I've been enjoying your "white people" rants but I'm uncomfortable about the implicit assumption that white people = North American WASPs. It seems to me like it has the potential to reinforce the tendency you point out, that "WASPs have traditionally been held up as the cultural standard everyone else... should follow, and the “whiteness” of different European ethnicities in those colonies is generally judged by how assimilated they are to the WASP ideal."
I’ve personally got the ideological stance that as we understand that race is a really inaccurate construct, we move away from using it. Race constructs are the meatgrinder we pour ethnicities and cultures into to get some kind of easily-digested paste. Social constructs, like race or money, are real inasmuch as they are real in their consequences, but they can be deconstructed through careful analysis.
One of my first suspicions that whiteness was kind of bullshit was learning that in the Indian Residential Schools, Indigenous Canadians got taught really specific values and held to really specific standards of hygiene and criticized for particular behaviours, and going, “WAIT A MINUTE, a few decades before, white people got yelled at for doing the exact same thing! All of the stuff they’re punishing children for are things Europeans have done for ages!”
And I’m partly thinking about my own reaction earlier in the decade to Stuff White People Like, which is about a type of North American upper-class whiteness I did not grow up in. It was so jarring to hear so many inaccurate racial stereotypes that did not apply to me! And then so eye-opening to move to Vancouver and meet 10,000 of the kind of white people the website talked about and go “OH MY GOD”. That experience really drove home, to me, the difference between the amalgamation of stereotypes, and the actual lived experience of individual people in that category. Like, I’d heard POC talking about their own experiences, and I generally knew stereotypes were pretty inacurrate--but it was so much more visceral and real when it was about me.
So I guess I’m trying to do the same kind of thing, to point out whiteness as a formerly unmarked category, a generally-held assumption of civilization and normalcy, and name it and talk about its history, so we can untangle the stupid assumption that there’s such a thing as a naturally-occurring biologically-based “white culture”, that grouping people by race, much less setting up a hierarchy, is at all a good or reasonable thing to do.
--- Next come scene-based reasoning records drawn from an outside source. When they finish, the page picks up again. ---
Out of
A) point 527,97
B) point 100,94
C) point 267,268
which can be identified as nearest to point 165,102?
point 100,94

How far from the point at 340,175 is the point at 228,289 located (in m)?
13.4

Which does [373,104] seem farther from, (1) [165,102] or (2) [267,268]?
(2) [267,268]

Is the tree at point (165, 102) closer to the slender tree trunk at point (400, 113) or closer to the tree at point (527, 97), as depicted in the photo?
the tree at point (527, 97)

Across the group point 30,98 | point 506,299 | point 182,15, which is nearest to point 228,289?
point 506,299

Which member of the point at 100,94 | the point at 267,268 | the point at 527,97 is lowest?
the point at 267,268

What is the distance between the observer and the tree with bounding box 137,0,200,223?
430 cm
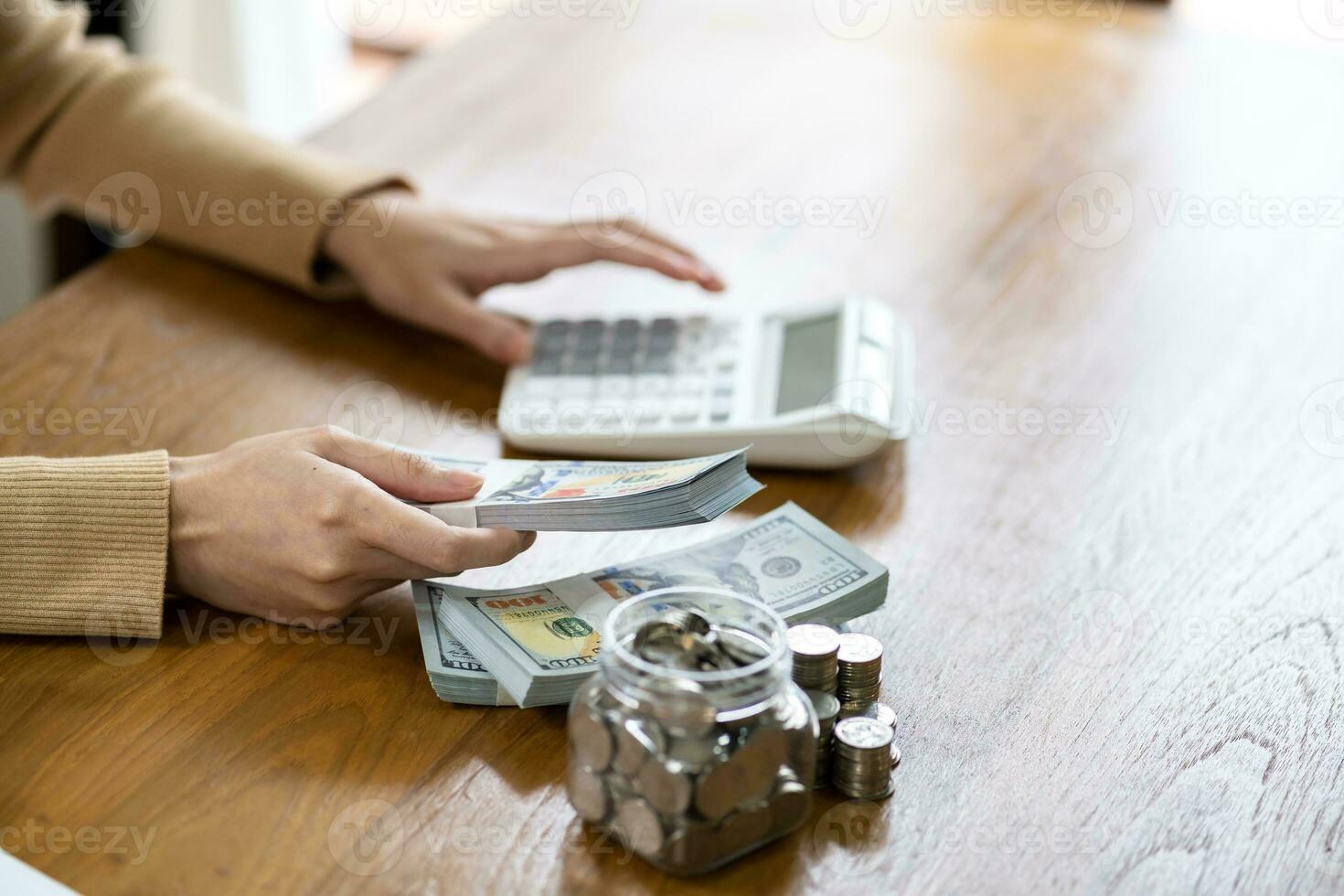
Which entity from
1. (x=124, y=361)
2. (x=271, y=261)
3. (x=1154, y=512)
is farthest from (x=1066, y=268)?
(x=124, y=361)

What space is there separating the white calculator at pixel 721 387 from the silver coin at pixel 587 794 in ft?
1.10

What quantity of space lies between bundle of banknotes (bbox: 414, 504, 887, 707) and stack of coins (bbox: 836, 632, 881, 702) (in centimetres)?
4

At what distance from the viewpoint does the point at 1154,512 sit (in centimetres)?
83

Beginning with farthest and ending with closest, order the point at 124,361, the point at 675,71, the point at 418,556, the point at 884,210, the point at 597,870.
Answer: the point at 675,71 < the point at 884,210 < the point at 124,361 < the point at 418,556 < the point at 597,870

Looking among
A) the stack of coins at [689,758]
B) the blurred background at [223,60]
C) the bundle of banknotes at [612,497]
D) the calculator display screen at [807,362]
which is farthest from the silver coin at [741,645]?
the blurred background at [223,60]

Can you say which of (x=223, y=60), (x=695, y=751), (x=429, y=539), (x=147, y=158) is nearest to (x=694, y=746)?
(x=695, y=751)

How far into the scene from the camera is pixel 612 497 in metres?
0.66

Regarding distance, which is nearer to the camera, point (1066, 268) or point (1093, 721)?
point (1093, 721)

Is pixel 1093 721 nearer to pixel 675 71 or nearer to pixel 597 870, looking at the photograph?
pixel 597 870

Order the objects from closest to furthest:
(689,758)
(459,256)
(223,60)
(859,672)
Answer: (689,758)
(859,672)
(459,256)
(223,60)

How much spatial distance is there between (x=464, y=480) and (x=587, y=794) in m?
0.22

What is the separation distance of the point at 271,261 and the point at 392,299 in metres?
0.12

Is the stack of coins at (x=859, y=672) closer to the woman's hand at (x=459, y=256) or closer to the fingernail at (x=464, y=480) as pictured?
the fingernail at (x=464, y=480)

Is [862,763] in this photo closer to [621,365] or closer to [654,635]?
[654,635]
I honestly hope lots of white people will read it and go “WILD, I am from white people who are NOTHING LIKE THIS” and then learn something about cultural stereotypes and the limitations of sociological analysis. That stereotypes come from a certain place and time and social pressure, and while they’re sometimes based on true experience of a certain subset, they’re also really bad at predicting what every single person in a group will be like.